Textausschnitt -
__________
Bibelstellen: Kor 2,1-10a / Mt 5,13-19
„Wir schreiben den 2. September 1549. Der Priester, der soeben den Segen von Papst Paul III. (1468-1549) für eine besondere Mission empfangen hat, kniet am Grab des Apostelfürsten Petrus nieder, um dort zu beten. … Die Mission gilt Deutschland, der Missionar heißt Petrus Canisius (1521-1597). … Alles, was dieser päpstlichen Sendung vorausging, ist nur Vorbereitung auf die heikle Mission: Studien in Köln, Eintritt in die junge, aufstrebende Gesellschaft Jesu, Priesterweihe, Promotion zum Doktor der Theologie, Tätigkeit als Berater auf dem Reformkonzil von Trient. … Dieses Projekt ist in der Tat ein gigantisches ‚geistliches Experiment‘: Nicht nur weil Deutschland damals ein viel größeres Gebiet umfasste als heute, sondern weil die katholische Kirche nach der Katastrophe der Reformation sich in einem teilweise desolaten Zustand befand.“ So beschreibt Bertram Meier den persönlichen und gesellschaftlichen Hintergrund des Wirkens und der Sendung von Petrus Canisius. Was hat diesen Missionar geprägt? Was war ihm wichtig? Wie kann er uns heute Leitbild sein? Dazu zwei kleine Gedanken.
Petrus Canisius war geprägt von einer großen Liebe zur Kirche. Sie hat ihn angetrieben. „Obwohl er durchaus mit und an der Kirche und deren Schwächen leiden konnte, meckert er nicht an ihr herum. Selbst bittere Erfahrungen mit der eigenen Gemeinschaft der Jesuiten, in der er als Provinzial Leitungsvollmacht innehatte und merkte, wie menschlich es dort zugehen kann, haben seiner Kirchlichkeit keinen Abbruch getan.“ Mir ist diese Grundhaltung auch deshalb ins Auge gestochen, weil sie nicht selbstverständlich ist. Manchmal könnte man ja wirklich verzagen oder sich frustriert zurückziehen, auch müde werden an dem, wie Kirche wirkt und handelt.
__________
Aufgabenstellung -
Zähle alle Stationen auf, die laut dem Textausschnitt über Petrus Canisius seiner päpstlichen Sendung nach Deutschland vorausgingen.

Datenzeilen -
__________
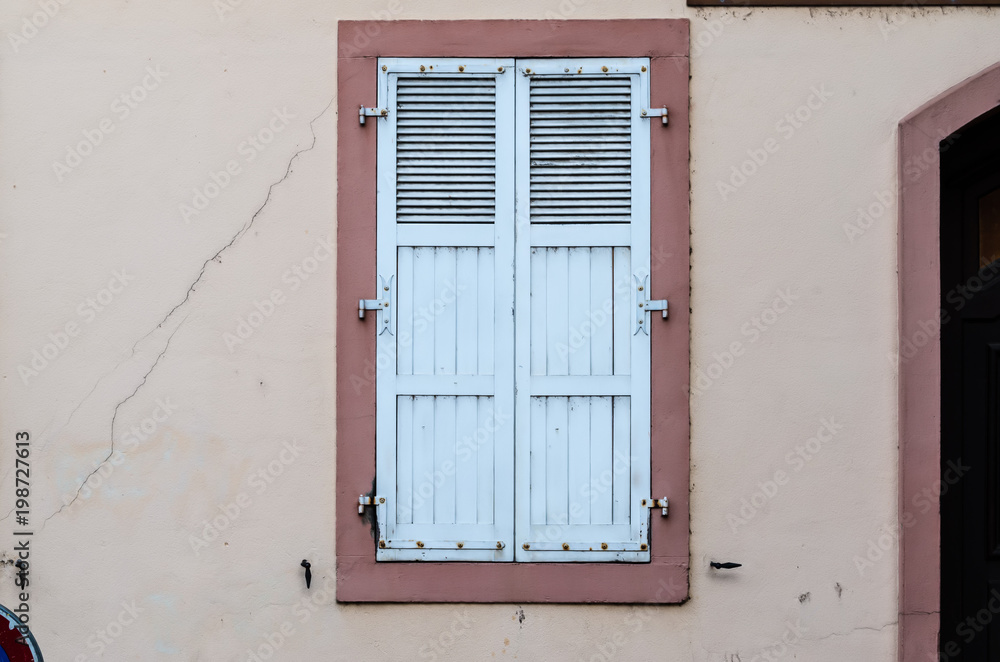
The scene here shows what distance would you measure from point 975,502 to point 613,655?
__________
Vollständige Antwort -
- Studien in Köln
- Eintritt in die junge, aufstrebende Gesellschaft Jesu
- Priesterweihe
- Promotion zum Doktor der Theologie
- Tätigkeit als Berater auf dem Reformkonzil von Trient